(Image and question records)
________________________

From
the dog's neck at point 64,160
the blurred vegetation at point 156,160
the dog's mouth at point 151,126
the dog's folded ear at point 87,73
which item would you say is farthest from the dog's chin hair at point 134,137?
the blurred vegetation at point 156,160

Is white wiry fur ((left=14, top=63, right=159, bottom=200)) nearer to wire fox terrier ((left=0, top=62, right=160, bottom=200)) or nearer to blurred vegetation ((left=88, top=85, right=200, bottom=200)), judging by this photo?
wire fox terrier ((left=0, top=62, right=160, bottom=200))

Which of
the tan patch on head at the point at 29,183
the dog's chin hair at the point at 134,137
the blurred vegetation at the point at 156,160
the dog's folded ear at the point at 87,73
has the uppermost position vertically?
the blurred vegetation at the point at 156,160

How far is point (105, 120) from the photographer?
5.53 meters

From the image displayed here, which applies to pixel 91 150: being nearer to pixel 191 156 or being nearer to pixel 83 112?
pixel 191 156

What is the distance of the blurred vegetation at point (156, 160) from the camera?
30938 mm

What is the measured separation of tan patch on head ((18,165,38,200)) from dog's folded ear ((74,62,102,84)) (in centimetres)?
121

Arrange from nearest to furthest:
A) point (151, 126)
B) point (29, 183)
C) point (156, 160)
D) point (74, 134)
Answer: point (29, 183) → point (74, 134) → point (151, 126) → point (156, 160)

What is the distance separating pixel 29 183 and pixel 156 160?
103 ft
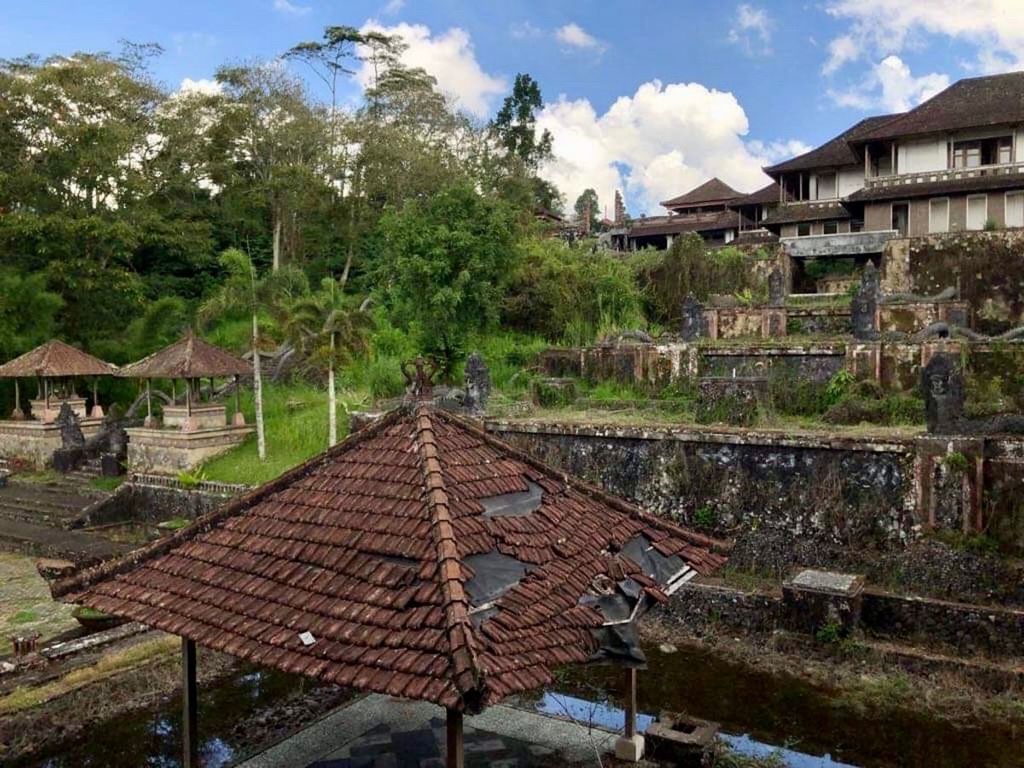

________________________

▶ [TASK OBJECTIVE]
Copy out every one of the records above word for word, omitting the pictures.

▶ [THE RESPONSE]
From
the dog's neck at point 64,160
the blurred vegetation at point 156,160
the dog's mouth at point 151,126
the dog's folded ear at point 87,73
which item would you say is farthest from the dog's chin hair at point 134,137?
the blurred vegetation at point 156,160

Is white wiry fur ((left=14, top=63, right=159, bottom=200)) nearer to wire fox terrier ((left=0, top=62, right=160, bottom=200)) or nearer to blurred vegetation ((left=88, top=85, right=200, bottom=200)), judging by this photo?
wire fox terrier ((left=0, top=62, right=160, bottom=200))

Which of
the tan patch on head at the point at 29,183
the dog's chin hair at the point at 134,137
the blurred vegetation at the point at 156,160
the dog's folded ear at the point at 87,73
has the uppermost position vertically?
the blurred vegetation at the point at 156,160

How far is point (105, 120) from the photographer?
5.53 meters

From the image displayed here, which applies to pixel 91 150: being nearer to pixel 191 156 or being nearer to pixel 83 112?
pixel 191 156

What is the distance of the blurred vegetation at point (156, 160) from the camera?
30938 mm

What is the measured separation of tan patch on head ((18,165,38,200)) from dog's folded ear ((74,62,102,84)) (in centimetres)?
121

Arrange from nearest to furthest:
A) point (151, 126)
B) point (29, 183)
C) point (156, 160)
D) point (74, 134)
Answer: point (29, 183) → point (74, 134) → point (151, 126) → point (156, 160)

What is the distance separating pixel 29 183 and pixel 156 160?
103 ft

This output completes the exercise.